CHALLENGES —
A. Duplicate the passage about George's sketches from "It was after" to "photographs and engravings.".
B. According to the passage about George's sketches, where did the Virginia & Truckee bullion car sit?

It was after he moved to Coloma that he discovered the stamp mill site of Ruck a Chucky Mine and noted sadly that some time would demolish one of the last visual reminders of this once famous territory north of Georgetown. La Compton Mine in Nevada City, Last Mine on Main Street and Chinese at the Mines were researched and sketched from old photographs and engravings.

Sketching in the Foothills: Historians record the excitement of the gold rush days but mostly he remembered the mountains and the foothills were these events took place. It was early in June when George sketched the Sierra Buttes for Bassett's Station background was the snow still topping these lovely peaks.

Thirty years ago when visiting Bridgeport Bridge there was not a person in sight. Not one car went by while George sketched. In 1952 the road to Bodie left much to be desired.

Bodie had yet to become a tourist attraction. Just a blowing wind broke the silence of this ghost town. Carol and George climbed about the cliffs above Donner Lake to locate the trail where the covered wagons come over the pass. Sketching the Railroads: Most of the historic trains that George sketched were researched from old photographs; Jean remembers a trip they took to a lonesome spot in the Nevada desert where the Virginia &Truckee bullion car sat on a barren hilltop.

DATA SECTION —

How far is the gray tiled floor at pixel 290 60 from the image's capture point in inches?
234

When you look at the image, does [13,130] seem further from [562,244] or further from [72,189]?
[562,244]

ANSWERS FOR THE TASKS —
A.
It was after he moved to Coloma that he discovered the stamp mill site of Ruck a Chucky Mine and noted sadly that some time would demolish one of the last visual reminders of this once famous territory north of Georgetown. La Compton Mine in Nevada City, Last Mine on Main Street and Chinese at the Mines were researched and sketched from old photographs and engravings.

B. On a barren hilltop at a lonesome spot in the Nevada desert.